A good team is one who rarely makes major mistakes, that has a clear, trusted identity, and plays consistent football.
That team shows up on the schedule this weekend.
West Virginia has transformed under Dana Holgorsen, going from a team in a similar predicament of sloppy, defense-optional football in his early years to a hard nosed, stingy, physical, consistent program that's established their identity and plays a baseline level of good football each year. They run the ball well, they get in your face, and they play defense that complements their offense. They're a well oiled, mid-upper Big 12 program right now.
And that's why Texas Tech and Coach Kingsbury can take this game, win it, and turn it into a major moving-forward milestone for this season.
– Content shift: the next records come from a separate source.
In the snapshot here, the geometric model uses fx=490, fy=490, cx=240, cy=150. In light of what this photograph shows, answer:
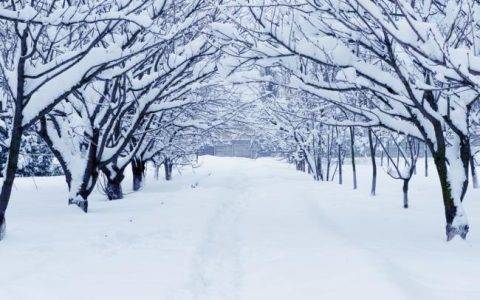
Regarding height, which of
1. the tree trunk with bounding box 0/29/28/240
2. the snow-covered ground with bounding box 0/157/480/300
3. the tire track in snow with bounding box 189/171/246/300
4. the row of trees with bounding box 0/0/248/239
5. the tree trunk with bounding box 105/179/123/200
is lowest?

West Virginia has out-manned, out-fought, and out-executed the Red Raiders on both sides of the ball for three consecutive years. This is the first time since 2013 that Tech is in real position to beat them, and it's because the Red Raiders have finally built their program, developed the identity on both sides of the ball, and is playing a consistent level of football every week.
A win in Morgantown is a win for this program's future, and it can be a spring board to a much bigger season than any initially imagined outside of the doors of the Football Training Facility.
It means Tech is 5-1 with a legitimate chance to go 6-1 and really gamble with major house money down the stretch.
It means Texas Tech will have their best win in Kingsbury's tenure over a team not named Arizona State or Arkansas, a much more meaningful win against a conference foe that's found their footing as a top half of the Big 12 program.
It means confirmation for these players that went through a grueling offseason in hopes of cashing in their blood and sweat to prove everyone wrong about what kind of team they are.
It means there is real light at the end of the tunnel here for Kingsbury.